Very much a site to bookmark and use on a regular basis.

Links for subjects without them otherwise:

Deep Web Technologies

Microsoft Translator

Modelling Plot: On the “conversional novel”

Tuesday, January 20th, 2015

Modelling Plot: On the “conversional novel” by Andrew Piper.

From the post:

I am pleased to announce the acceptance of a new piece that will be appearing soon in New Literary History. In it, I explore techniques for identifying narratives of conversion in the modern novel in German, French and English. A great deal of new work has been circulating recently that addresses the question of plot structures within different genres and how we might or might not be able to model these computationally. My hope is that this piece offers a compelling new way of computationally studying different plot types and understanding their meaning within different genres.

Looking over recent work, in addition to Ben Schmidt’s original post examining plot “arcs” in TV shows using PCA, there have been posts by Ted Underwood and Matthew Jockers looking at novels, as well as a new piece in LLC that tries to identify plot units in fairy tales using the tools of natural language processing (frame nets and identity extraction). In this vein, my work offers an attempt to think about a single plot “type” (narrative conversion) and its role in the development of the novel over the long nineteenth century. How might we develop models that register the novel’s relationship to the narration of profound change, and how might such narratives be indicative of readerly investment? Is there something intrinsic, I have been asking myself, to the way novels ask us to commit to them? If so, does this have something to do with larger linguistic currents within them – not just a single line, passage, or character, or even something like “style” – but the way a greater shift of language over the course of the novel can be generative of affective states such as allegiance, belief or conviction? Can linguistic change, in other words, serve as an efficacious vehicle of readerly devotion?

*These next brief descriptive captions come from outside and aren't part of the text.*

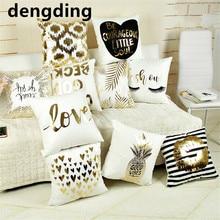 ФОТО dengding bling sequin bronzing pillowcase pillows case cover pillow art stripe lips eyelash black white gold bedroom home decora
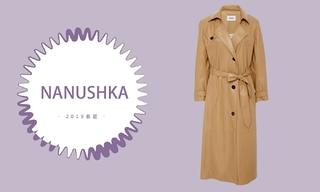 Nanushka - 探索神秘古埃及(2019春夏 预售款)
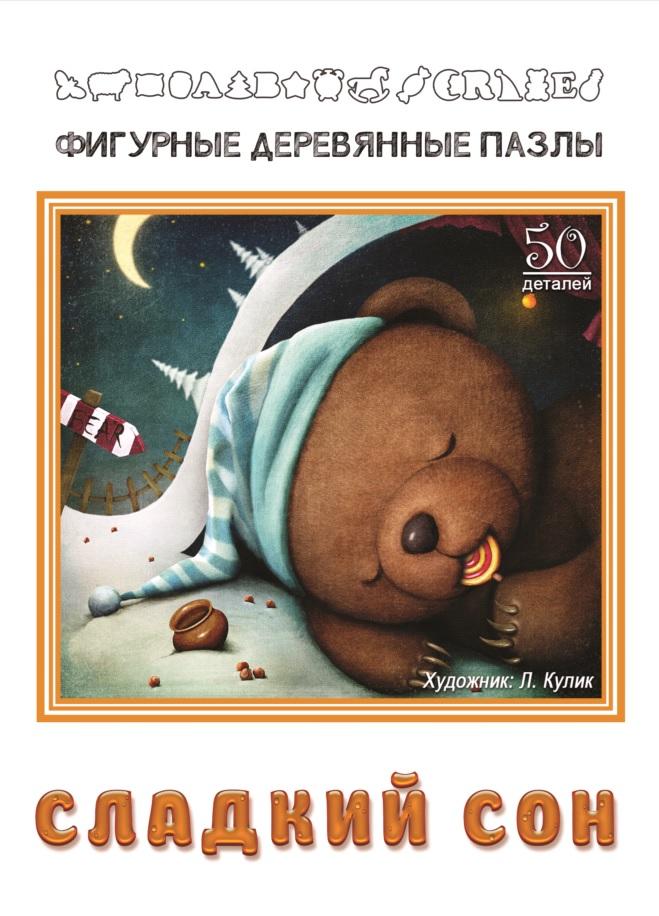 """Деревянный пазл """"Сладкий сон"""""""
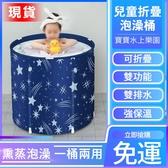 泡澡桶 兒童款 現貨 大人可折疊加熱沐浴洗澡桶神器家用坐浴盆全身大號浴缸成人-限時8折起
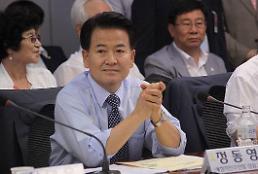 """정동영 """"통합진보당 해산, 조봉암·인혁당 이은 또 다른 오욕의 역사"""""""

While the full paper is available here, I wanted to post a distilled version of what I see as its primary findings. It’s a long essay that not only tries to experiment with the project of modelling plot, but also reflects on the process of model building itself and its place within critical reading practices. In many ways, its a polemic against the unfortunate binariness that surrounds debates in our field right now (distant/close, surface/depth etc.). Instead, I want us to see how computational modelling is in many ways conversional in nature, if by that we understand it as a circular process of gradually approaching some imaginary, yet never attainable centre, one that oscillates between both quantitative and qualitative stances (distant and close practices of reading).

Andrew writes of “…critical reading practices….” I’m not sure that technology will increase the use of “…critical reading practices…” but it certainly offers the opportunity to “read” texts in different ways.

I have done this with IT standards but never a novel, attempt reading it from the back forwards, a sentence at a time. At least with authoring you are proofing, it provides a radically different perspective than the more normal front to back. The first thing you notice is that it interrupts your reading/skimming speed so you will catch more errors as well as nuances in the text.

Before you think that literary analysis is a bit far afield from “practical” application, remember that narratives (think literature) are what drive social policy and decision making.

Take the current popular “war on terrorism” narrative that is so popular and unquestioned in the United States. Ask anyone inside the beltway in D.C. and they will blather on and on about the need to defend against terrorism. But there is an absolute paucity of terrorists, at least by deed, in the United States. Why does the narrative persist in the absence of any evidence to support it?

The various Red Scares in U.S. history were similar narratives that have never completely faded. They too had a radical disconnect between the narrative and the “facts on the ground.”

Piper doesn’t offer answers to those sort of questions but a deeper understanding of narrative, such as is found in novels, may lead to hints with profound policy implications.